• Goal: Reproduce the data below word for word, leaving out the pictures.

#### Extracted information ####

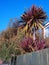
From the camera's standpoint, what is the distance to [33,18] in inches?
1200

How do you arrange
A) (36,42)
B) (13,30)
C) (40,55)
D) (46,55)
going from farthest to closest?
(13,30) < (36,42) < (40,55) < (46,55)

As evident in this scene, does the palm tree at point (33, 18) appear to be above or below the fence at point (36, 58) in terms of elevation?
above

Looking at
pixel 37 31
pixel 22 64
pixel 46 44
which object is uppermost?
pixel 37 31

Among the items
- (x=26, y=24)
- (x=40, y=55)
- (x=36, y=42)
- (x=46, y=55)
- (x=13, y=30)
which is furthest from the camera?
(x=13, y=30)

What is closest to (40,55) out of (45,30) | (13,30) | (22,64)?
(22,64)

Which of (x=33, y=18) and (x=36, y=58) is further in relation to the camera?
(x=33, y=18)

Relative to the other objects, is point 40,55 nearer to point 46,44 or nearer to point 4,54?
point 46,44

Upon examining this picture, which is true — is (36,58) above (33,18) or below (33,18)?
below

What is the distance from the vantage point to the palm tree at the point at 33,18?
3011 cm

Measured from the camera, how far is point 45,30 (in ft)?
86.2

####

• Final answer:
From the camera's standpoint, what is the distance to [33,18] in inches?
1200

How do you arrange
A) (36,42)
B) (13,30)
C) (40,55)
D) (46,55)
going from farthest to closest?
(13,30) < (36,42) < (40,55) < (46,55)

As evident in this scene, does the palm tree at point (33, 18) appear to be above or below the fence at point (36, 58) in terms of elevation?
above

Looking at
pixel 37 31
pixel 22 64
pixel 46 44
which object is uppermost?
pixel 37 31

Among the items
- (x=26, y=24)
- (x=40, y=55)
- (x=36, y=42)
- (x=46, y=55)
- (x=13, y=30)
which is furthest from the camera?
(x=13, y=30)

What is closest to (40,55) out of (45,30) | (13,30) | (22,64)?
(22,64)

Which of (x=33, y=18) and (x=36, y=58) is further in relation to the camera?
(x=33, y=18)

Relative to the other objects, is point 40,55 nearer to point 46,44 or nearer to point 4,54?
point 46,44

Upon examining this picture, which is true — is (36,58) above (33,18) or below (33,18)?
below

What is the distance from the vantage point to the palm tree at the point at 33,18?
3011 cm

Measured from the camera, how far is point 45,30 (in ft)?
86.2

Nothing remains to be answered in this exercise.